The narration always includes many examples of different times and places where the role of the dissident or one who speaks out in the cause of morality, is not confined to the saintly or celebrity and is usually more genuine. These examples seem to be a valid argument against the claim that religious belief is necessary condition for moral actions - soon afterwards, Hitchens uses many examples to demonstrate how the argument of morality being dependent upon a mythic or religious transmission is a misapprehension of what really takes place.

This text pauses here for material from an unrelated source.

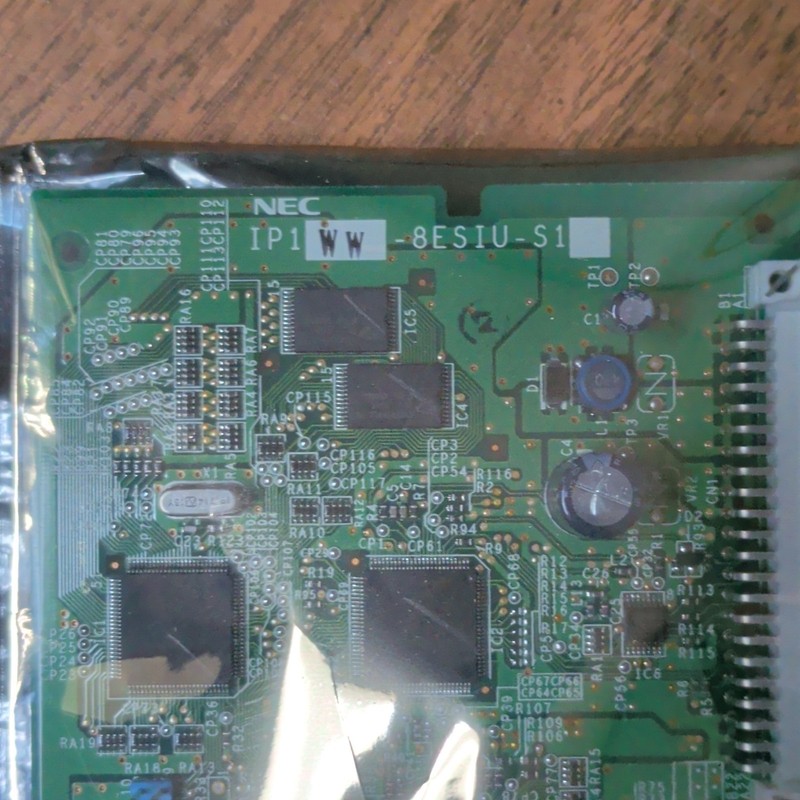 NEC IP1WW-8ESIU-S1 PBX System Board for Phone Switching Systems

This comes to the letter that dissents from institutions, particularly religious institutions that actually ask that people to "check your intellect at the door" and listen to the "wise person" or "books of wisdom", further aspiring mental annihilation. This subtle imposed ignorance keeps the masses in a haze, but sufficiently free to do the bidding of its leaders, however harmful they may be. This quieting of the faculties of reason easily endangers people, making them more susceptible to being deluded by the current religious conformism, centrism or large consensus. One ever common example of the mental dangers of Non-judgement, are people becoming morally apathetic or being "non-critical" on positions which has often led to moral transgressions of those who decide to remain neutral in times of crisis - such as the Catholic German Priest's being concilliary or somewhat accommodating to Hitler and his political purposes.

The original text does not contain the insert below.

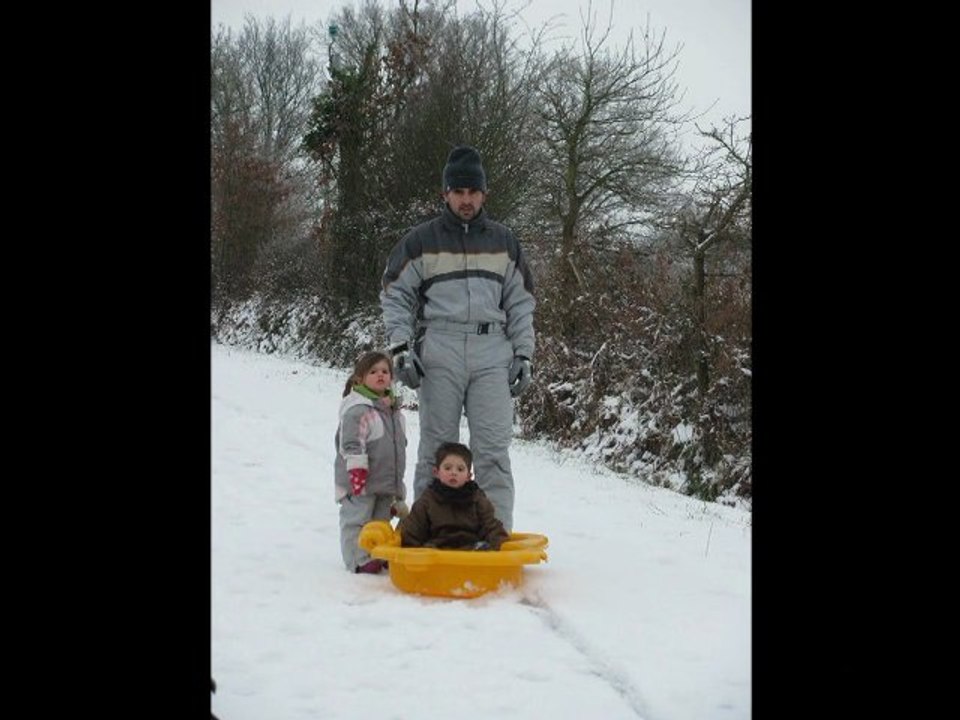 La Neige à Nort sur Erdre - Dimanche 5 Février 2012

It is in this context where Hitchens of his own term he likens, "anti-theism" as part of a ongoing criticism of Religion and its harmful applications. One notable criticism regarding Religion and its harmful applications, is of how the Christian claim of "vicarious redemption" is in fact, repulsive - with any sort of actual application rendered absurd ;
For example Hitchens writes, "I would not throw my numberless sins onto a scapegoat and expect them to pass from me" It follows that you should not assume anothers actual crimes as if they were your own;
For one thing you really didn't commit them and might have died than instead of committing them - this impossible action of vicarious redemption robs people of individual responsibility.
In short, this claim is not intellectually honest and is therefore adverse to grounded reasoning.
This is certainly a thought provoking book that is enjoyable to read and useful to employ. Regardless of what one thinks of the arguments and positions put forth in these letters, Hitchens always puts forth sound rationale for why he thinks the way he does - ever provoking the rational salience of a fellow contrarian.
Hitch truly was one of the most brilliant minds of our time, and I wish he could have been with us longer.
Hitchens acknowledges the struggle ahead for a contrarian thinker and bids us to "imagine a state of bliss and perpetual happiness and harmony, and you have summoned a vision of tedium and pointlessness and predictability". He trawls the work of others and collects arguments which form a manual for being a better thinker who will, in turn, contribute to a better society. `Letters' eponymously addresses the need for young adults to find a purpose, and Hitchens endorses all "to travel as much as you can, and to evolve yourself as an internationalist". Hitchens dismisses baser traits deftly, noting for example that "my parents were too intelligent to be encumbered by prejudice". Unlike many of his critics, Hitchens has shown the difference between thinking and moralising.